PARTS OF THE EXERCISE:
a) Answer these questions about the Key Largo reds thread, one per line:
(i) Which website did TampaFlyGirl recently become a contributor to?
(ii) How many miles does lemaymiami say lie between Key Largo and Flamingo?
(iii) Where did sickz284u see the picture?
b) Return the portion of the Key Largo reds thread from "Great write up" to "(Mar 8, 2012)", copied word for word.

TEXT EXCERPT:
********

# Key Largo Reds on Fly



## TampaFlyGirl (Feb 15, 2012)

I just recently became a contributor to saltyshores.com. Here's my first writeup, it's about redfish on fly in Key Largo. Hope you enjoy it.




http://saltyshores.com/wordpress/2013/08/05/general/key-largo-reds-on-fly/


----------



## lemaymiami (Feb 9, 2007)

*Re: Reds on Fly*

Very nice write up.... glad you enjoyed the trip. That whole 30 miles from Key Largo to Flamingo holds some great opportunities.


----------



## c0rvtte73 (Apr 15, 2013)

*Re: Reds on Fly*

Awesome write up! Those Keys Reds are so gorgeous!


----------



## bugslinger (Jun 4, 2012)

*Re: Reds on Fly*

Great write up and what a great opportunity you had. 
Happy you got that redfish on the fly, what a difference from spin tackle huh?


----------



## sickz284u (Mar 8, 2012)

Saw the picture on skiff life Facebook. Beautiful lady with a pretty redfish lol


----------



## Jestevez (Oct 14, 2011)

Great report!


----------



## Bill_Laminack (Feb 12, 2012)

Nice work Alissa!


----------



## creekfreak (Jan 8, 2013)

Great job.You are awesome girl.


----------



## ifsteve (Jul 1, 2010)

********

DATA LINES:
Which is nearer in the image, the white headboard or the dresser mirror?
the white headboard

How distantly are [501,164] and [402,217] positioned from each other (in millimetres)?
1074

********

IN RESPONSE:
a)
(i) saltyshores.com
(ii) 30 miles
(iii) On skiff life Facebook

b)
Great write up and what a great opportunity you had. 
Happy you got that redfish on the fly, what a difference from spin tackle huh?


----------



## sickz284u (Mar 8, 2012)